■ **WHAT IS NEEDED**: In the article on regular expressions, what keyboard shortcut opens the Search & Replace dialogue?

■ **DOCUMENT**:
•••

To some extent I think the training requirements at SDL are the perfect fuel for this type of environment and I haven’t made up my mind yet whether it’s healthy or not.  But in their roles the team speak with customers through the online chat, in the community, via email… basically anywhere anyone comes in with a question because they don’t have a support contract or an account manager to ask and they didn’t know about the SDL Community which is of course the best place to go for help.  To be able to answer the variety of technical questions we see, all the team have either completed or are working through the various SDL Certifications available at a rate of knots and are learning more about the sort of problems faced by translators and project managers just by having to help people every day.  They are doing a fantastic job!

So where am I going with this introduction?  Well, sometimes we see translators asking questions about how to use regular expressions, so I spent a little time introducing them to the team.  I think a small amount of knowledge about regular expressions allows you reap huge benefits in many places in our products as well as in other applications you probably use like Notepad++  or Microsoft Word for example.  I’ve written about regular expressions in the past and have a few articles you can find using this link, or this one on Word.  But to really make it easy to get started, and fun, I introduced the team to the Regex Crossword which provides somebasic tutorials and a fun way to start getting used to using regular expressions.  In no time at all you’ll know enough to do some really powerful things in Studio to get a little competitive edge and this is really what I want to talk about… where in the products can you use regular expressions and why?

The article itself is quite long, but I hope it’s useful and most of all if you have not ventured into the world of regular expressions I hope it encourages you to have a go and learn just a little.  I promise you that with just a little basic knowledge you can achieve a lot without breaking anything using the search and filtering capabilities.  I also promise you that you can break a lot using the replace capabilities… so take care with anything that replaces and make sure you have a back up first!!

Using regular expressions in Studio

Search & Replace in the Studio Editor

Let’s say you translated a file containing lots of numbers using the Euro symbol and when you’d finished you realised that the translation should be written as 12,50 € as opposed to € 12,50. Do you translate them all again?  Of course not, you just activate the use of regular expressions in the Search & Replace dialogue when the file is open for translation and search for something like this:

€\s(\d+,\d{2})

\s means a space
\d means a single number from 0-9
+ means find whatever you were looking for at least once, but keep looking until you find no more
{2} means find exactly 2 of whatever you were looking for
() putting round brackets around the expression means remember whatever you found inside these brackets

So fairly simple stuff, but very powerful when used in the right context.

Then replace whatever you found with this:

$1 €

$1 is the expression you use to recall whatever you remembered inside the brackets, it’s called a back reference

You can activate the Search & Replace with a keyboard shortcut, Ctrl+H, and set up your search & replace like this:

I have written about the Search & Replace capabilities using Regular Expressions in the past, so maybe this is worth a read too.

•••

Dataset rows

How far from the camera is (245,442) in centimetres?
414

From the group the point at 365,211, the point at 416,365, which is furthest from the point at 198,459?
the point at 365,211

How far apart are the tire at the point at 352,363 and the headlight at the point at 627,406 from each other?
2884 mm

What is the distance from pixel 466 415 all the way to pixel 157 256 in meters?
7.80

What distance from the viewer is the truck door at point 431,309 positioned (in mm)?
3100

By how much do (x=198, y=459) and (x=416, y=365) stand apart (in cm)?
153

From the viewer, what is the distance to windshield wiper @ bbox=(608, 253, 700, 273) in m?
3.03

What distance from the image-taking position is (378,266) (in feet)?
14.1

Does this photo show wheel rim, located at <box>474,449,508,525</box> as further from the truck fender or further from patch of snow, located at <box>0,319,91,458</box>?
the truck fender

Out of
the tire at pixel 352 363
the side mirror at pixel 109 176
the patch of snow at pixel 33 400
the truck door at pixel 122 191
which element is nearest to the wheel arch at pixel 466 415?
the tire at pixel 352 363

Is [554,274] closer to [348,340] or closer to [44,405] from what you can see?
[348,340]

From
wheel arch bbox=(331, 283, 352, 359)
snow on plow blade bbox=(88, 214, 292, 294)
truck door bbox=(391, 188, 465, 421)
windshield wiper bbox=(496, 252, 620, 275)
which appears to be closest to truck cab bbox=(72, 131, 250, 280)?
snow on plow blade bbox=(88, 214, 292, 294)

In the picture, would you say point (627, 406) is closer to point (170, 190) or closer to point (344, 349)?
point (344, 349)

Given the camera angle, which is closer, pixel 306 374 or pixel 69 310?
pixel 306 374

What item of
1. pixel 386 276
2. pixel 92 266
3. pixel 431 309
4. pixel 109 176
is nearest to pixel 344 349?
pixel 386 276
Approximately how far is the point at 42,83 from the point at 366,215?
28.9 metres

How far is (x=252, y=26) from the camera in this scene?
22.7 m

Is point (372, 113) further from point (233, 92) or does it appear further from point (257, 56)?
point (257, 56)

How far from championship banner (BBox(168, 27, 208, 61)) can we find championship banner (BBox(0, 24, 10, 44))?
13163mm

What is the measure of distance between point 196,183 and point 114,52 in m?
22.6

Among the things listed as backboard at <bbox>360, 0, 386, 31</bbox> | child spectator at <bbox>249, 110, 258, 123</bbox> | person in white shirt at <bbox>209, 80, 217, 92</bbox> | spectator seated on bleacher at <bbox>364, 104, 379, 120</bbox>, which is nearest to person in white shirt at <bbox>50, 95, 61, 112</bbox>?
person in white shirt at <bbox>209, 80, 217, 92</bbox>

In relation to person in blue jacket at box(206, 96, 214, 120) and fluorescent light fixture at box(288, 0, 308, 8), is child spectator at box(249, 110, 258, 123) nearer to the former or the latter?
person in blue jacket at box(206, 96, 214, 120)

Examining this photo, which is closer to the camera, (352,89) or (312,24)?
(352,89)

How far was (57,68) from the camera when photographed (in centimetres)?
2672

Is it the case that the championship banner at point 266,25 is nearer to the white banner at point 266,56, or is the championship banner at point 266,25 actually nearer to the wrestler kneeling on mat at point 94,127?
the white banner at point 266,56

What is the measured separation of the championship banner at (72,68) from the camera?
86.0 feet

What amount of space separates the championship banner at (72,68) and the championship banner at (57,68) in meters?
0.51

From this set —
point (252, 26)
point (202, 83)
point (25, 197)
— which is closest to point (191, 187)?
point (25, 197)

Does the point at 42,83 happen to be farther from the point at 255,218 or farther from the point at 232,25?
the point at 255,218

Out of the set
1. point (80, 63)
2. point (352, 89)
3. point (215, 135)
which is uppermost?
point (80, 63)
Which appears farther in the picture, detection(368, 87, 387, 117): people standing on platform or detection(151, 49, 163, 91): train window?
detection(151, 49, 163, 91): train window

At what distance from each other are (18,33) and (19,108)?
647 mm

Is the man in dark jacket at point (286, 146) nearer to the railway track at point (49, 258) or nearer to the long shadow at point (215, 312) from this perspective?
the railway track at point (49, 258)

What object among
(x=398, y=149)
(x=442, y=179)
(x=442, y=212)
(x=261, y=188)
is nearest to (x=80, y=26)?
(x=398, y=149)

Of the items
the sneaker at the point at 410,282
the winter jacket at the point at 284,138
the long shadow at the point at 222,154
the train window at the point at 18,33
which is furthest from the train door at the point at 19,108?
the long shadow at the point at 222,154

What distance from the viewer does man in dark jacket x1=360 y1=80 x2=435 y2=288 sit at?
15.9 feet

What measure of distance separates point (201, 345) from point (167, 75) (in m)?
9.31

•••

■ **FINISHED EXERCISE**: Ctrl+H